Au-delà, c’est la mise en place de nouvelles relations commerciales que prône la FNB qui évoque la notion de «commerce équitable». Force est d’ailleurs de constater que, dans ce domaine, la France est mal lotie et devrait balayer devant sa porte suite au travail mené par Bruxelles à travers son observatoire des prix. Le secteur viande bovine français pointe à la 18ème place européenne en terme de prix payé au producteur. C’est dans ce contexte que l’on bat, en ce moment, des records d’abattage et que devrait être dévoilé le 15 décembre prochain un nouvel identifiant. «Un travail de fond qui indique que nous voulons être encore plus acteurs dans l’acte commercial. C’est une démarche syndicale nouvelle», conclut Pierre Vaugarny.
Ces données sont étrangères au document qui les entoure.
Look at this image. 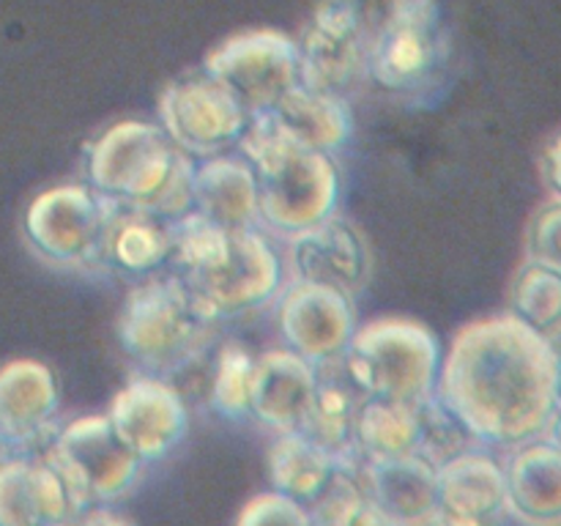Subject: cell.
Listing matches in <instances>:
<instances>
[{
    "mask_svg": "<svg viewBox=\"0 0 561 526\" xmlns=\"http://www.w3.org/2000/svg\"><path fill=\"white\" fill-rule=\"evenodd\" d=\"M526 255L529 261L546 263L561 272V197H551L537 208L526 233Z\"/></svg>",
    "mask_w": 561,
    "mask_h": 526,
    "instance_id": "d6a6232c",
    "label": "cell"
},
{
    "mask_svg": "<svg viewBox=\"0 0 561 526\" xmlns=\"http://www.w3.org/2000/svg\"><path fill=\"white\" fill-rule=\"evenodd\" d=\"M288 239V261L294 279L337 288L354 296L365 288L370 274V258L359 230L348 219L332 217L310 225L305 230L285 236Z\"/></svg>",
    "mask_w": 561,
    "mask_h": 526,
    "instance_id": "9a60e30c",
    "label": "cell"
},
{
    "mask_svg": "<svg viewBox=\"0 0 561 526\" xmlns=\"http://www.w3.org/2000/svg\"><path fill=\"white\" fill-rule=\"evenodd\" d=\"M510 316L542 338H561V272L526 261L510 285Z\"/></svg>",
    "mask_w": 561,
    "mask_h": 526,
    "instance_id": "83f0119b",
    "label": "cell"
},
{
    "mask_svg": "<svg viewBox=\"0 0 561 526\" xmlns=\"http://www.w3.org/2000/svg\"><path fill=\"white\" fill-rule=\"evenodd\" d=\"M420 425H422V433H420V453L416 455L431 460L436 469L444 464V460L455 458L458 453L469 449V438H474L463 425H460L458 416H455L453 411L436 398V395L427 398L425 403H420Z\"/></svg>",
    "mask_w": 561,
    "mask_h": 526,
    "instance_id": "4dcf8cb0",
    "label": "cell"
},
{
    "mask_svg": "<svg viewBox=\"0 0 561 526\" xmlns=\"http://www.w3.org/2000/svg\"><path fill=\"white\" fill-rule=\"evenodd\" d=\"M250 118L244 104L203 69L173 80L159 96V126L195 162L236 151Z\"/></svg>",
    "mask_w": 561,
    "mask_h": 526,
    "instance_id": "52a82bcc",
    "label": "cell"
},
{
    "mask_svg": "<svg viewBox=\"0 0 561 526\" xmlns=\"http://www.w3.org/2000/svg\"><path fill=\"white\" fill-rule=\"evenodd\" d=\"M255 356L247 345L225 343L214 362L211 392L208 403L225 420H247L252 416V378H255Z\"/></svg>",
    "mask_w": 561,
    "mask_h": 526,
    "instance_id": "f1b7e54d",
    "label": "cell"
},
{
    "mask_svg": "<svg viewBox=\"0 0 561 526\" xmlns=\"http://www.w3.org/2000/svg\"><path fill=\"white\" fill-rule=\"evenodd\" d=\"M75 518L69 491L44 455L0 460V526H60Z\"/></svg>",
    "mask_w": 561,
    "mask_h": 526,
    "instance_id": "ac0fdd59",
    "label": "cell"
},
{
    "mask_svg": "<svg viewBox=\"0 0 561 526\" xmlns=\"http://www.w3.org/2000/svg\"><path fill=\"white\" fill-rule=\"evenodd\" d=\"M110 208L113 201L91 184L53 186L27 206L25 236L33 250L55 266H96Z\"/></svg>",
    "mask_w": 561,
    "mask_h": 526,
    "instance_id": "30bf717a",
    "label": "cell"
},
{
    "mask_svg": "<svg viewBox=\"0 0 561 526\" xmlns=\"http://www.w3.org/2000/svg\"><path fill=\"white\" fill-rule=\"evenodd\" d=\"M107 420L140 464H153L184 442L190 409L168 378L146 373L115 392Z\"/></svg>",
    "mask_w": 561,
    "mask_h": 526,
    "instance_id": "4fadbf2b",
    "label": "cell"
},
{
    "mask_svg": "<svg viewBox=\"0 0 561 526\" xmlns=\"http://www.w3.org/2000/svg\"><path fill=\"white\" fill-rule=\"evenodd\" d=\"M420 403L365 398L356 416L359 460H392L420 453Z\"/></svg>",
    "mask_w": 561,
    "mask_h": 526,
    "instance_id": "4316f807",
    "label": "cell"
},
{
    "mask_svg": "<svg viewBox=\"0 0 561 526\" xmlns=\"http://www.w3.org/2000/svg\"><path fill=\"white\" fill-rule=\"evenodd\" d=\"M217 318L175 274L129 290L118 318L126 356L151 373H170L195 359L211 340Z\"/></svg>",
    "mask_w": 561,
    "mask_h": 526,
    "instance_id": "277c9868",
    "label": "cell"
},
{
    "mask_svg": "<svg viewBox=\"0 0 561 526\" xmlns=\"http://www.w3.org/2000/svg\"><path fill=\"white\" fill-rule=\"evenodd\" d=\"M559 405H561V367H559Z\"/></svg>",
    "mask_w": 561,
    "mask_h": 526,
    "instance_id": "74e56055",
    "label": "cell"
},
{
    "mask_svg": "<svg viewBox=\"0 0 561 526\" xmlns=\"http://www.w3.org/2000/svg\"><path fill=\"white\" fill-rule=\"evenodd\" d=\"M365 398L367 395L354 387L345 370L340 376L321 373L310 416L301 427L305 436L321 444L340 464L351 466V469L362 464L359 453H356V416H359Z\"/></svg>",
    "mask_w": 561,
    "mask_h": 526,
    "instance_id": "d4e9b609",
    "label": "cell"
},
{
    "mask_svg": "<svg viewBox=\"0 0 561 526\" xmlns=\"http://www.w3.org/2000/svg\"><path fill=\"white\" fill-rule=\"evenodd\" d=\"M170 258H173V222H164L142 208L113 203L99 244V268L151 274L168 266Z\"/></svg>",
    "mask_w": 561,
    "mask_h": 526,
    "instance_id": "7402d4cb",
    "label": "cell"
},
{
    "mask_svg": "<svg viewBox=\"0 0 561 526\" xmlns=\"http://www.w3.org/2000/svg\"><path fill=\"white\" fill-rule=\"evenodd\" d=\"M442 343L431 327L403 316L359 323L340 367L367 398L425 403L436 395Z\"/></svg>",
    "mask_w": 561,
    "mask_h": 526,
    "instance_id": "3957f363",
    "label": "cell"
},
{
    "mask_svg": "<svg viewBox=\"0 0 561 526\" xmlns=\"http://www.w3.org/2000/svg\"><path fill=\"white\" fill-rule=\"evenodd\" d=\"M203 71L222 82L250 115L266 113L299 85V44L274 27H252L217 44Z\"/></svg>",
    "mask_w": 561,
    "mask_h": 526,
    "instance_id": "9c48e42d",
    "label": "cell"
},
{
    "mask_svg": "<svg viewBox=\"0 0 561 526\" xmlns=\"http://www.w3.org/2000/svg\"><path fill=\"white\" fill-rule=\"evenodd\" d=\"M356 469L340 466L334 471L327 491L310 504L312 526H392L365 496Z\"/></svg>",
    "mask_w": 561,
    "mask_h": 526,
    "instance_id": "f546056e",
    "label": "cell"
},
{
    "mask_svg": "<svg viewBox=\"0 0 561 526\" xmlns=\"http://www.w3.org/2000/svg\"><path fill=\"white\" fill-rule=\"evenodd\" d=\"M299 44V82L312 91L348 96L367 75L365 16L359 0H321Z\"/></svg>",
    "mask_w": 561,
    "mask_h": 526,
    "instance_id": "7c38bea8",
    "label": "cell"
},
{
    "mask_svg": "<svg viewBox=\"0 0 561 526\" xmlns=\"http://www.w3.org/2000/svg\"><path fill=\"white\" fill-rule=\"evenodd\" d=\"M181 279L219 321L268 305L283 288V261L261 228L230 230L222 255L203 272Z\"/></svg>",
    "mask_w": 561,
    "mask_h": 526,
    "instance_id": "ba28073f",
    "label": "cell"
},
{
    "mask_svg": "<svg viewBox=\"0 0 561 526\" xmlns=\"http://www.w3.org/2000/svg\"><path fill=\"white\" fill-rule=\"evenodd\" d=\"M354 296L337 288L294 279L279 294L277 329L285 348L296 351L312 365L337 362L356 332Z\"/></svg>",
    "mask_w": 561,
    "mask_h": 526,
    "instance_id": "5bb4252c",
    "label": "cell"
},
{
    "mask_svg": "<svg viewBox=\"0 0 561 526\" xmlns=\"http://www.w3.org/2000/svg\"><path fill=\"white\" fill-rule=\"evenodd\" d=\"M507 513L524 526H561V449L548 438L520 444L504 466Z\"/></svg>",
    "mask_w": 561,
    "mask_h": 526,
    "instance_id": "ffe728a7",
    "label": "cell"
},
{
    "mask_svg": "<svg viewBox=\"0 0 561 526\" xmlns=\"http://www.w3.org/2000/svg\"><path fill=\"white\" fill-rule=\"evenodd\" d=\"M75 526H135L126 515L115 513L107 504H96V507L82 510L75 518Z\"/></svg>",
    "mask_w": 561,
    "mask_h": 526,
    "instance_id": "836d02e7",
    "label": "cell"
},
{
    "mask_svg": "<svg viewBox=\"0 0 561 526\" xmlns=\"http://www.w3.org/2000/svg\"><path fill=\"white\" fill-rule=\"evenodd\" d=\"M321 367L290 348H268L255 356L252 420L277 433L301 431L316 400Z\"/></svg>",
    "mask_w": 561,
    "mask_h": 526,
    "instance_id": "2e32d148",
    "label": "cell"
},
{
    "mask_svg": "<svg viewBox=\"0 0 561 526\" xmlns=\"http://www.w3.org/2000/svg\"><path fill=\"white\" fill-rule=\"evenodd\" d=\"M431 526H485L474 518H466V515L458 513H449V510L438 507L436 515H433V524Z\"/></svg>",
    "mask_w": 561,
    "mask_h": 526,
    "instance_id": "d590c367",
    "label": "cell"
},
{
    "mask_svg": "<svg viewBox=\"0 0 561 526\" xmlns=\"http://www.w3.org/2000/svg\"><path fill=\"white\" fill-rule=\"evenodd\" d=\"M438 507L496 526L507 515V477L493 455L463 449L436 469Z\"/></svg>",
    "mask_w": 561,
    "mask_h": 526,
    "instance_id": "44dd1931",
    "label": "cell"
},
{
    "mask_svg": "<svg viewBox=\"0 0 561 526\" xmlns=\"http://www.w3.org/2000/svg\"><path fill=\"white\" fill-rule=\"evenodd\" d=\"M444 36L436 0H389L387 20L367 49V77L409 93L442 66Z\"/></svg>",
    "mask_w": 561,
    "mask_h": 526,
    "instance_id": "8fae6325",
    "label": "cell"
},
{
    "mask_svg": "<svg viewBox=\"0 0 561 526\" xmlns=\"http://www.w3.org/2000/svg\"><path fill=\"white\" fill-rule=\"evenodd\" d=\"M60 526H75V521H66V524H60Z\"/></svg>",
    "mask_w": 561,
    "mask_h": 526,
    "instance_id": "f35d334b",
    "label": "cell"
},
{
    "mask_svg": "<svg viewBox=\"0 0 561 526\" xmlns=\"http://www.w3.org/2000/svg\"><path fill=\"white\" fill-rule=\"evenodd\" d=\"M546 438L551 444H557V447L561 449V405H559L557 411H553V420H551V425H548Z\"/></svg>",
    "mask_w": 561,
    "mask_h": 526,
    "instance_id": "8d00e7d4",
    "label": "cell"
},
{
    "mask_svg": "<svg viewBox=\"0 0 561 526\" xmlns=\"http://www.w3.org/2000/svg\"><path fill=\"white\" fill-rule=\"evenodd\" d=\"M181 151L159 124L118 121L91 142L85 175L107 201L131 208H148L173 175Z\"/></svg>",
    "mask_w": 561,
    "mask_h": 526,
    "instance_id": "5b68a950",
    "label": "cell"
},
{
    "mask_svg": "<svg viewBox=\"0 0 561 526\" xmlns=\"http://www.w3.org/2000/svg\"><path fill=\"white\" fill-rule=\"evenodd\" d=\"M359 482L373 507L392 526H431L438 510L436 466L422 455L362 460Z\"/></svg>",
    "mask_w": 561,
    "mask_h": 526,
    "instance_id": "e0dca14e",
    "label": "cell"
},
{
    "mask_svg": "<svg viewBox=\"0 0 561 526\" xmlns=\"http://www.w3.org/2000/svg\"><path fill=\"white\" fill-rule=\"evenodd\" d=\"M195 211L225 230L261 228L255 168L239 151L195 162Z\"/></svg>",
    "mask_w": 561,
    "mask_h": 526,
    "instance_id": "d6986e66",
    "label": "cell"
},
{
    "mask_svg": "<svg viewBox=\"0 0 561 526\" xmlns=\"http://www.w3.org/2000/svg\"><path fill=\"white\" fill-rule=\"evenodd\" d=\"M236 151L255 168L261 225L279 236L305 230L337 211L340 170L332 153L290 140L272 113H255Z\"/></svg>",
    "mask_w": 561,
    "mask_h": 526,
    "instance_id": "7a4b0ae2",
    "label": "cell"
},
{
    "mask_svg": "<svg viewBox=\"0 0 561 526\" xmlns=\"http://www.w3.org/2000/svg\"><path fill=\"white\" fill-rule=\"evenodd\" d=\"M542 173H546L553 197H561V135L548 146L546 157H542Z\"/></svg>",
    "mask_w": 561,
    "mask_h": 526,
    "instance_id": "e575fe53",
    "label": "cell"
},
{
    "mask_svg": "<svg viewBox=\"0 0 561 526\" xmlns=\"http://www.w3.org/2000/svg\"><path fill=\"white\" fill-rule=\"evenodd\" d=\"M561 354L518 318L466 323L442 356L436 398L485 444L520 447L546 436L559 409Z\"/></svg>",
    "mask_w": 561,
    "mask_h": 526,
    "instance_id": "6da1fadb",
    "label": "cell"
},
{
    "mask_svg": "<svg viewBox=\"0 0 561 526\" xmlns=\"http://www.w3.org/2000/svg\"><path fill=\"white\" fill-rule=\"evenodd\" d=\"M60 405L55 373L38 359H11L0 367V433L14 442L36 438Z\"/></svg>",
    "mask_w": 561,
    "mask_h": 526,
    "instance_id": "603a6c76",
    "label": "cell"
},
{
    "mask_svg": "<svg viewBox=\"0 0 561 526\" xmlns=\"http://www.w3.org/2000/svg\"><path fill=\"white\" fill-rule=\"evenodd\" d=\"M236 526H312L310 507L279 491H263L241 507Z\"/></svg>",
    "mask_w": 561,
    "mask_h": 526,
    "instance_id": "1f68e13d",
    "label": "cell"
},
{
    "mask_svg": "<svg viewBox=\"0 0 561 526\" xmlns=\"http://www.w3.org/2000/svg\"><path fill=\"white\" fill-rule=\"evenodd\" d=\"M268 113L290 140L312 151H340L354 132L348 102L343 96L312 91L301 82L283 93Z\"/></svg>",
    "mask_w": 561,
    "mask_h": 526,
    "instance_id": "cb8c5ba5",
    "label": "cell"
},
{
    "mask_svg": "<svg viewBox=\"0 0 561 526\" xmlns=\"http://www.w3.org/2000/svg\"><path fill=\"white\" fill-rule=\"evenodd\" d=\"M44 458L64 480L77 515L126 496L142 469L135 453L113 431L107 414L66 422L49 442Z\"/></svg>",
    "mask_w": 561,
    "mask_h": 526,
    "instance_id": "8992f818",
    "label": "cell"
},
{
    "mask_svg": "<svg viewBox=\"0 0 561 526\" xmlns=\"http://www.w3.org/2000/svg\"><path fill=\"white\" fill-rule=\"evenodd\" d=\"M340 460L301 431L277 433L268 447V480L272 491L285 493L310 507L332 482ZM351 469V466H348Z\"/></svg>",
    "mask_w": 561,
    "mask_h": 526,
    "instance_id": "484cf974",
    "label": "cell"
}]
</instances>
(1): ligne de texte située au bas d’une annonce publicitaire, d’une publication ou d’une affiche.
«Je vais vous aider»
L’effet de surprise passé, le directeur de l’Intermarché de Louvigny s’est voulu transparent avec la délégation d’éleveurs. «Je ne gagne pas d’argent sur le rayon sous-vide, a-t-il précisé, mais je vais vous aider en faisant remonter l’information». Un peu électron libre parmi ses paires, s’il propose un rayon viande libre-service sur lequel il n’a pas la main, «c’est parce que j’adhère à une enseigne et j’ai des obligations mais mon cœur de cible, c’est le rayon traditionnel». Fils de boucher, Jean-Marc Morel a d’ailleurs ouvert les portes de ses frigos aux manifestants. Sur le billot, une carcasse cœur de gamme achetée au juste prix insiste le directeur, facture à l’appui. «Juste prix payé aussi à l’éleveur?», a interrogé Dominique Bayer (FDSEA 61). Personne ne peut encore répondre à la question mais l’enquête est en cours. Toujours est-il que, côté consommateur, le rayon boucherie traditionnelle est bien une force du magasin. «De la viande de qualité et pas forcément plus cher», insiste une cliente. Et Jean-Marc Morel d’indiquer qu’il commence à expérimenter la maturation de la viande et, si ce n’est pas toujours possible, c’est parce que la plupart des carcasses sont lavées et que l’eau ne fait pas bon ménage avec la maturation. Quant au prix, il indique ne jamais négocier le morceau quand il achète pour son rayon «tradi». Pour le reste, les prix sont imposés par l’enseigne.